# TASK INSTRUCTIONS
The lines from the start of the data up to and including the one with "scientific name: Procyon lotor" should be returned exactly, and nothing else.

[Start of Attachment]

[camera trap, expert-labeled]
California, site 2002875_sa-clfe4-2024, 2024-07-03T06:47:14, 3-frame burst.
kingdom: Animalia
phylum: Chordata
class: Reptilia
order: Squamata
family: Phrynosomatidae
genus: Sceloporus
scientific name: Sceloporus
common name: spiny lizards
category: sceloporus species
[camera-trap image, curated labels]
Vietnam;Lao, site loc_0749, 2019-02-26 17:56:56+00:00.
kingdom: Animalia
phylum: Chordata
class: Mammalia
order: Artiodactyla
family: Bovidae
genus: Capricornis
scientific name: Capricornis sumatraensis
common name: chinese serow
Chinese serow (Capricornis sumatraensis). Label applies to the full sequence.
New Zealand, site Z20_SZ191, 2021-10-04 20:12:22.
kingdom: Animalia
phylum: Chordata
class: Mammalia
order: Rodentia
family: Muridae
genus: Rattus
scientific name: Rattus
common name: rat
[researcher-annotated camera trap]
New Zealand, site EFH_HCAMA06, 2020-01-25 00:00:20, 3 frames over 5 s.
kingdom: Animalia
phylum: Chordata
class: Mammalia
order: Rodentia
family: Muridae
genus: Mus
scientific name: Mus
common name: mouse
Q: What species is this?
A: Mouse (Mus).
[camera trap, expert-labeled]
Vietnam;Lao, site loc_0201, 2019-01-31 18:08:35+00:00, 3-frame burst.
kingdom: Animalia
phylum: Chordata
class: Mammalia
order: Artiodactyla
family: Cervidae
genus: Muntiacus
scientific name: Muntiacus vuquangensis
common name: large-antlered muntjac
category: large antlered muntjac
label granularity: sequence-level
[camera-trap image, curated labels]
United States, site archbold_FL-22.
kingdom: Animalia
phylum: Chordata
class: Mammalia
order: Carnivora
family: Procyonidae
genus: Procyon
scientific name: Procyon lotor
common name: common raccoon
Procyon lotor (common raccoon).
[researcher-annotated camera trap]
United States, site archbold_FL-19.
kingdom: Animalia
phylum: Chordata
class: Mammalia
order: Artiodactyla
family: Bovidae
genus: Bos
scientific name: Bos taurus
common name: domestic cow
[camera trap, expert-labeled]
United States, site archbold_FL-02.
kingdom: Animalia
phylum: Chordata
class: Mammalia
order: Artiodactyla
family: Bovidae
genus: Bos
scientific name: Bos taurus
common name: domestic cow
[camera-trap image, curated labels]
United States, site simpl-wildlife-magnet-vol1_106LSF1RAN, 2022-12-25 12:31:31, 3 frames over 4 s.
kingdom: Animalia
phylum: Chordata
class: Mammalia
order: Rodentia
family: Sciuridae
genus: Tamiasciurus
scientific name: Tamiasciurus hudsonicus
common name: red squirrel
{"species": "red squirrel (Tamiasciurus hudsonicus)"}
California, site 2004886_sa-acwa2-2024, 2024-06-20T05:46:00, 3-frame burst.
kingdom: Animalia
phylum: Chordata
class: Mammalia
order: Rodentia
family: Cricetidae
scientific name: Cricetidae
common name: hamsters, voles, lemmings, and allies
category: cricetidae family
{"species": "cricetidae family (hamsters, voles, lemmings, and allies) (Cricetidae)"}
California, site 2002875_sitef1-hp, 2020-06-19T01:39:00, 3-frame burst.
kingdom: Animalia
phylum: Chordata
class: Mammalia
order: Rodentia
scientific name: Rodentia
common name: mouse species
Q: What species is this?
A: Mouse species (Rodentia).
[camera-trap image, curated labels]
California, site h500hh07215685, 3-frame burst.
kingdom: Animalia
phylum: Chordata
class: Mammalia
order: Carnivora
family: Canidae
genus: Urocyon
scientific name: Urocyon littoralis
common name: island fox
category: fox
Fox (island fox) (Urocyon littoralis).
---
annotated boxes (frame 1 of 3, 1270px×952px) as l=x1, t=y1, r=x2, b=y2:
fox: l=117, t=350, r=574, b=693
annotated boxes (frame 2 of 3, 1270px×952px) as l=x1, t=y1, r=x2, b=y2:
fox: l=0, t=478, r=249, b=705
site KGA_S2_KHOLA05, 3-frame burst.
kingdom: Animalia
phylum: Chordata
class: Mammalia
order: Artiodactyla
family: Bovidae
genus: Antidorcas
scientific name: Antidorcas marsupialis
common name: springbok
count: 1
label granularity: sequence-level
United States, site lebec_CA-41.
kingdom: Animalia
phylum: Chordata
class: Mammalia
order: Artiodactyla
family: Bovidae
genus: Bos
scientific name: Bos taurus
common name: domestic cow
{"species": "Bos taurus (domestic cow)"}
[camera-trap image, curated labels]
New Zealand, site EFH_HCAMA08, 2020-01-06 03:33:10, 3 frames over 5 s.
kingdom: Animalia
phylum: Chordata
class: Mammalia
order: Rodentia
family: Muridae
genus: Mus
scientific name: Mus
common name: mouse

[End of Attachment]

# TASK RESULT
[camera trap, expert-labeled]
California, site 2002875_sa-clfe4-2024, 2024-07-03T06:47:14, 3-frame burst.
kingdom: Animalia
phylum: Chordata
class: Reptilia
order: Squamata
family: Phrynosomatidae
genus: Sceloporus
scientific name: Sceloporus
common name: spiny lizards
category: sceloporus species
[camera-trap image, curated labels]
Vietnam;Lao, site loc_0749, 2019-02-26 17:56:56+00:00.
kingdom: Animalia
phylum: Chordata
class: Mammalia
order: Artiodactyla
family: Bovidae
genus: Capricornis
scientific name: Capricornis sumatraensis
common name: chinese serow
Chinese serow (Capricornis sumatraensis). Label applies to the full sequence.
New Zealand, site Z20_SZ191, 2021-10-04 20:12:22.
kingdom: Animalia
phylum: Chordata
class: Mammalia
order: Rodentia
family: Muridae
genus: Rattus
scientific name: Rattus
common name: rat
[researcher-annotated camera trap]
New Zealand, site EFH_HCAMA06, 2020-01-25 00:00:20, 3 frames over 5 s.
kingdom: Animalia
phylum: Chordata
class: Mammalia
order: Rodentia
family: Muridae
genus: Mus
scientific name: Mus
common name: mouse
Q: What species is this?
A: Mouse (Mus).
[camera trap, expert-labeled]
Vietnam;Lao, site loc_0201, 2019-01-31 18:08:35+00:00, 3-frame burst.
kingdom: Animalia
phylum: Chordata
class: Mammalia
order: Artiodactyla
family: Cervidae
genus: Muntiacus
scientific name: Muntiacus vuquangensis
common name: large-antlered muntjac
category: large antlered muntjac
label granularity: sequence-level
[camera-trap image, curated labels]
United States, site archbold_FL-22.
kingdom: Animalia
phylum: Chordata
class: Mammalia
order: Carnivora
family: Procyonidae
genus: Procyon
scientific name: Procyon lotor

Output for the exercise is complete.